A single use plastic bag floating through the water.

Plastic bags continue to pollute Lake Malawi, despite a government ban on their use. Conservationists say the plastic is a threat to about 1,000 fish species found in the Africa's third-largest lake, and studies warn that the fish stock could be depleted by 2050 unless the lake is cleaned up.

"You know when these plastic papers go to the lake, you find that fish are eating these plastic papers which is harmful to fish," said Force Ngwira, country director for Ripple Africa, an environmental NGO in Malawi.

Malawi banned the use of thin plastics in 2012. However, the ban was suspended after the Plastic Manufacturers Association of Malawi obtained a court order negating it, saying the ban posed a danger to their businesses.

Although the Supreme Court of Appeal upheld the ban in July this year, communities living along Lake Malawi still complain of plastics flooding the lake.

"These plastic bags are heavily affecting lives of fish in the lake," said Time Mbewe, vice chairman for the Village Beach Committee responsible for taking care of lake resources in the Makawa area. "For example, we have a lot of fish around this area in the past, but now the plastic papers are making the fish fail to breathe properly."
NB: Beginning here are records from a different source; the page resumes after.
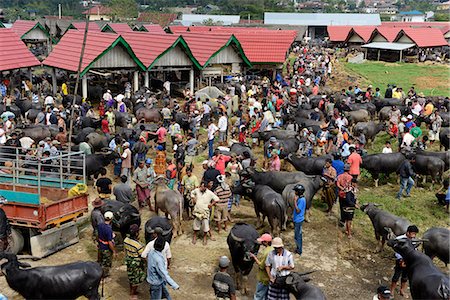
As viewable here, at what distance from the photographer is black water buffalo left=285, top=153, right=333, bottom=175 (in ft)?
55.1

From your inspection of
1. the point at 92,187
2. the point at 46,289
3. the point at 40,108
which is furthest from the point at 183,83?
the point at 46,289

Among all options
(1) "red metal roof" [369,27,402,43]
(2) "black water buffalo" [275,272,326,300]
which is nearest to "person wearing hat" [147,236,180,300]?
(2) "black water buffalo" [275,272,326,300]

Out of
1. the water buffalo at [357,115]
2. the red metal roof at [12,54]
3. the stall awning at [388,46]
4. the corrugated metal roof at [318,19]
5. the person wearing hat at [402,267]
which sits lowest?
the person wearing hat at [402,267]

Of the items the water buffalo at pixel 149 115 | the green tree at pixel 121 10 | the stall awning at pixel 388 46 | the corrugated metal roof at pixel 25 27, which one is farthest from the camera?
the green tree at pixel 121 10

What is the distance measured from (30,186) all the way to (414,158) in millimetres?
12413

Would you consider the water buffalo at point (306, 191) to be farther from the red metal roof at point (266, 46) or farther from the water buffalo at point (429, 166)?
the red metal roof at point (266, 46)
Mbewe says residents cannot force manufacturers to stop producing plastic bags.

"We would wish government empowered us to sensitize traders who are selling the plastic papers to stop it," he said. "This would help us completely clean the lake of any plastic papers."
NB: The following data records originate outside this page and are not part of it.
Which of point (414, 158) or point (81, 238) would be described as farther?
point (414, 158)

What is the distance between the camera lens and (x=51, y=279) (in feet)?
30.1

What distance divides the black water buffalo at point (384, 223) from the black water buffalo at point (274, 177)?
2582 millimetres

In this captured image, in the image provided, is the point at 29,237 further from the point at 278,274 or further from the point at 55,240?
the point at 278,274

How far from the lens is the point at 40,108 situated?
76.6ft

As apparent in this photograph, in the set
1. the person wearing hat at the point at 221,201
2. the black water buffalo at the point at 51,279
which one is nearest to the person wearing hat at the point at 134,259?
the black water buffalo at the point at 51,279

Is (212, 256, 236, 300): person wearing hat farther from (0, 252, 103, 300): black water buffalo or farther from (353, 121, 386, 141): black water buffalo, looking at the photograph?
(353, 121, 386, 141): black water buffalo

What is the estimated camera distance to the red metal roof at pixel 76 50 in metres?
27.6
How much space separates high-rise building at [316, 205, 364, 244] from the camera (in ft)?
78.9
Ripple Africa has introduced an initiative that mobilizes communities to pick up the bags in and around the lake.

"We have done a lot of cleaning up campaign and we are also busy sending the message out that using the plastic paper in not a good thing," Ngwira said. "So we have already starting something on the ground."

Meanwhile, the government is running messages on local media, asking people to stop using plastic bags, and instead use carriers that can decompose more easily, like paper and canvas bags.